[Stored items]

▬▬▬▬▬▬▬▬▬▬

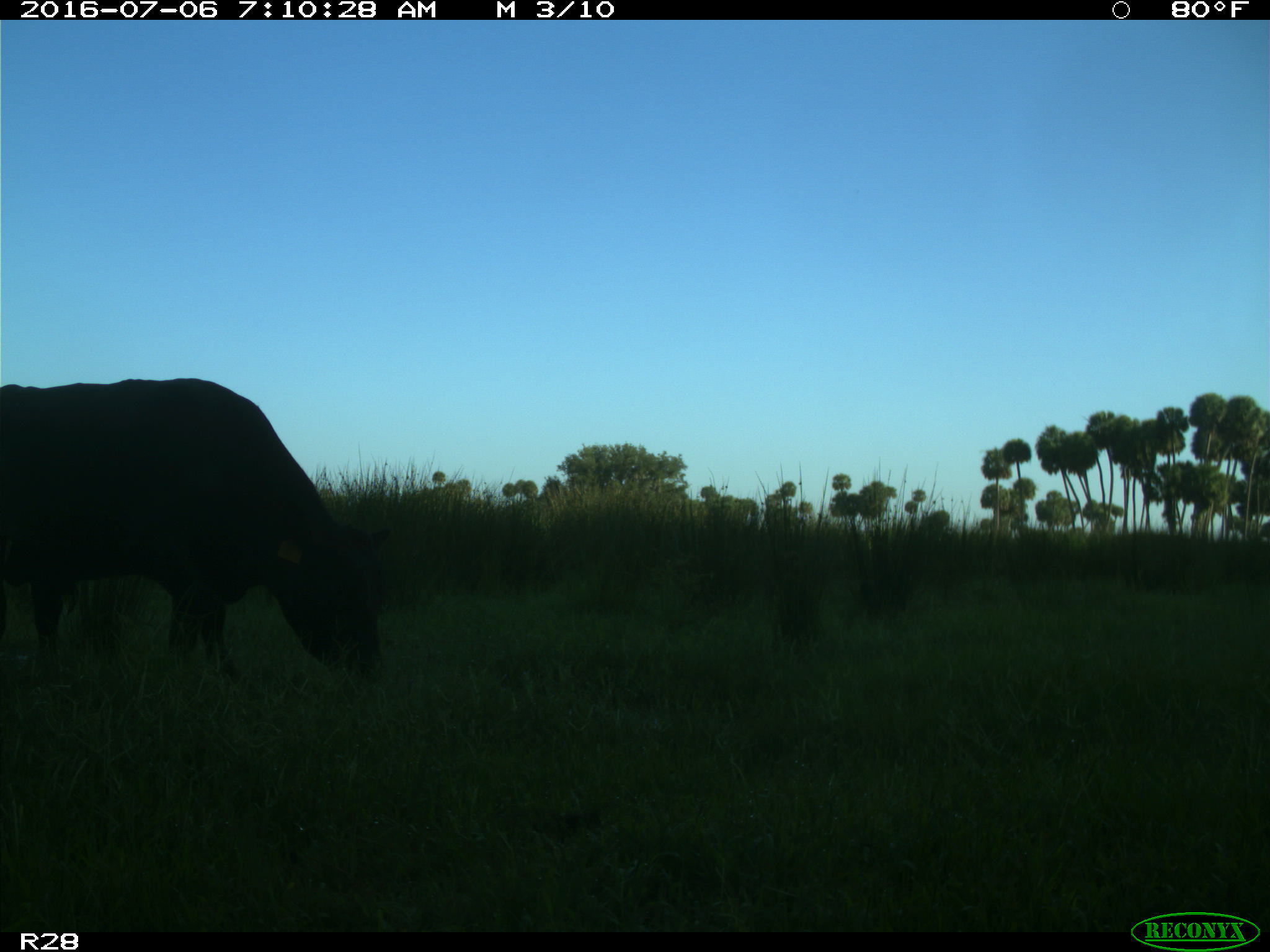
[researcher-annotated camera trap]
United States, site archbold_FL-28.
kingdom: Animalia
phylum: Chordata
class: Mammalia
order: Artiodactyla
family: Bovidae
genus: Bos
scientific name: Bos taurus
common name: domestic cow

▬▬▬▬▬▬▬▬▬▬

• [Your assignment]:
Give the entries above again word for word, without any pictures.

• [Answer space]:
[researcher-annotated camera trap]
United States, site archbold_FL-28.
kingdom: Animalia
phylum: Chordata
class: Mammalia
order: Artiodactyla
family: Bovidae
genus: Bos
scientific name: Bos taurus
common name: domestic cow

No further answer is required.